TASK REQUIREMENTS — Please restate each line of the material word for word and omit any pictures.

GIVEN MATERIAL —
=== Begin Enclosure ===

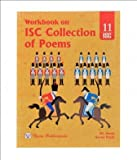 Workbook on ISC collection Of Poems - Class-11 (added on BMS) ?
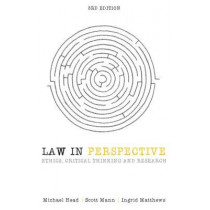 Law in Perspective: Ethics, critical thinking and research by Michael Head, 9781742234540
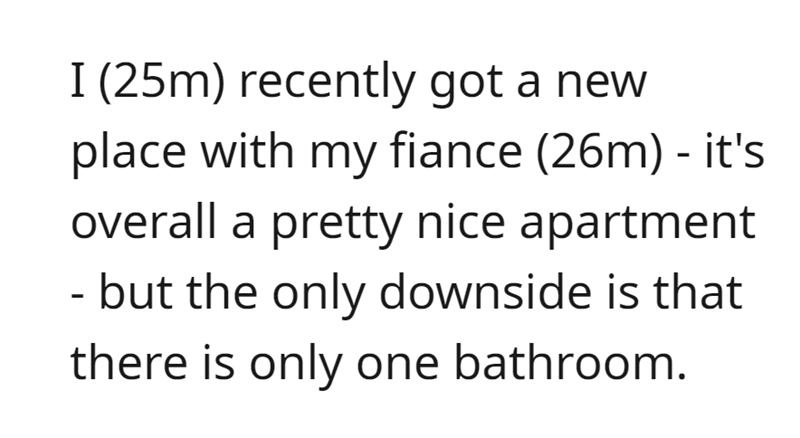 Font - I (25m) recently got a new place with my fiance (26m) - it's overall a pretty nice apartment - but the only downside is that there is only one bathroom.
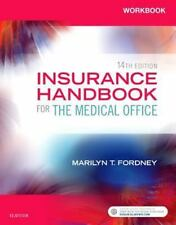 Workbook for Insurance Handbook for the Medical Office by Marilyn Fordney...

=== End Enclosure ===

EXPECTED ANSWER —
 Workbook on ISC collection Of Poems - Class-11 (added on BMS) ?
 Law in Perspective: Ethics, critical thinking and research by Michael Head, 9781742234540
 Font - I (25m) recently got a new place with my fiance (26m) - it's overall a pretty nice apartment - but the only downside is that there is only one bathroom.
 Workbook for Insurance Handbook for the Medical Office by Marilyn Fordney...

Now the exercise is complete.